**Action item**
Retype every record that appears below, unchanged.

**Records for this task**

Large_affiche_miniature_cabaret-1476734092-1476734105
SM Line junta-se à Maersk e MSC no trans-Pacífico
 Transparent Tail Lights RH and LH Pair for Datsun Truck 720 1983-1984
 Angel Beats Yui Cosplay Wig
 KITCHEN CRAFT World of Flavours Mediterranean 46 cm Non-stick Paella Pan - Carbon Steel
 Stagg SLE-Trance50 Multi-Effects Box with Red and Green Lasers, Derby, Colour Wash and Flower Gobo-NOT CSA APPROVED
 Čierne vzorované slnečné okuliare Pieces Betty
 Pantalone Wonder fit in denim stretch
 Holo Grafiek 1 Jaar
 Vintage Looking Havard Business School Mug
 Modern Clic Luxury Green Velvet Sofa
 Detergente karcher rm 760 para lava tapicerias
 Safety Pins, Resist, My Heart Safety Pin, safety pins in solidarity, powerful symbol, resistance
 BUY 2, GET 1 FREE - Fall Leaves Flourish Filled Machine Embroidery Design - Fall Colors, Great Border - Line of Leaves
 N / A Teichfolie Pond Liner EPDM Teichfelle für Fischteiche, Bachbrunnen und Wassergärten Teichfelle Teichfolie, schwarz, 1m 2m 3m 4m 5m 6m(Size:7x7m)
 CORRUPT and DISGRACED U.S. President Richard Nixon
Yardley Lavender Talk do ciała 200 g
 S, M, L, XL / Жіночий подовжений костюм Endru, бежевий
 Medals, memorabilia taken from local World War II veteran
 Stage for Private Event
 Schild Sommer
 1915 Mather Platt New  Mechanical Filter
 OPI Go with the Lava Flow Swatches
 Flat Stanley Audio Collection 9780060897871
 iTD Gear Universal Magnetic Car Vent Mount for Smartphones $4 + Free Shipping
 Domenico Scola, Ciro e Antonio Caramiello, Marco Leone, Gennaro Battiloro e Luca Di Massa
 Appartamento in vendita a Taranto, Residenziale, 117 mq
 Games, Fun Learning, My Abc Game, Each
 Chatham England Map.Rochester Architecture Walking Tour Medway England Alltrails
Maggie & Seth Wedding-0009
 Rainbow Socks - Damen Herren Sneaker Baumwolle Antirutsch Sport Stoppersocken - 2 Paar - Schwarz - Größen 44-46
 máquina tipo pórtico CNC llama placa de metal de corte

**Result of this exercise**
Large_affiche_miniature_cabaret-1476734092-1476734105
SM Line junta-se à Maersk e MSC no trans-Pacífico
 Transparent Tail Lights RH and LH Pair for Datsun Truck 720 1983-1984
 Angel Beats Yui Cosplay Wig
 KITCHEN CRAFT World of Flavours Mediterranean 46 cm Non-stick Paella Pan - Carbon Steel
 Stagg SLE-Trance50 Multi-Effects Box with Red and Green Lasers, Derby, Colour Wash and Flower Gobo-NOT CSA APPROVED
 Čierne vzorované slnečné okuliare Pieces Betty
 Pantalone Wonder fit in denim stretch
 Holo Grafiek 1 Jaar
 Vintage Looking Havard Business School Mug
 Modern Clic Luxury Green Velvet Sofa
 Detergente karcher rm 760 para lava tapicerias
 Safety Pins, Resist, My Heart Safety Pin, safety pins in solidarity, powerful symbol, resistance
 BUY 2, GET 1 FREE - Fall Leaves Flourish Filled Machine Embroidery Design - Fall Colors, Great Border - Line of Leaves
 N / A Teichfolie Pond Liner EPDM Teichfelle für Fischteiche, Bachbrunnen und Wassergärten Teichfelle Teichfolie, schwarz, 1m 2m 3m 4m 5m 6m(Size:7x7m)
 CORRUPT and DISGRACED U.S. President Richard Nixon
Yardley Lavender Talk do ciała 200 g
 S, M, L, XL / Жіночий подовжений костюм Endru, бежевий
 Medals, memorabilia taken from local World War II veteran
 Stage for Private Event
 Schild Sommer
 1915 Mather Platt New  Mechanical Filter
 OPI Go with the Lava Flow Swatches
 Flat Stanley Audio Collection 9780060897871
 iTD Gear Universal Magnetic Car Vent Mount for Smartphones $4 + Free Shipping
 Domenico Scola, Ciro e Antonio Caramiello, Marco Leone, Gennaro Battiloro e Luca Di Massa
 Appartamento in vendita a Taranto, Residenziale, 117 mq
 Games, Fun Learning, My Abc Game, Each
 Chatham England Map.Rochester Architecture Walking Tour Medway England Alltrails
Maggie & Seth Wedding-0009
 Rainbow Socks - Damen Herren Sneaker Baumwolle Antirutsch Sport Stoppersocken - 2 Paar - Schwarz - Größen 44-46
 máquina tipo pórtico CNC llama placa de metal de corte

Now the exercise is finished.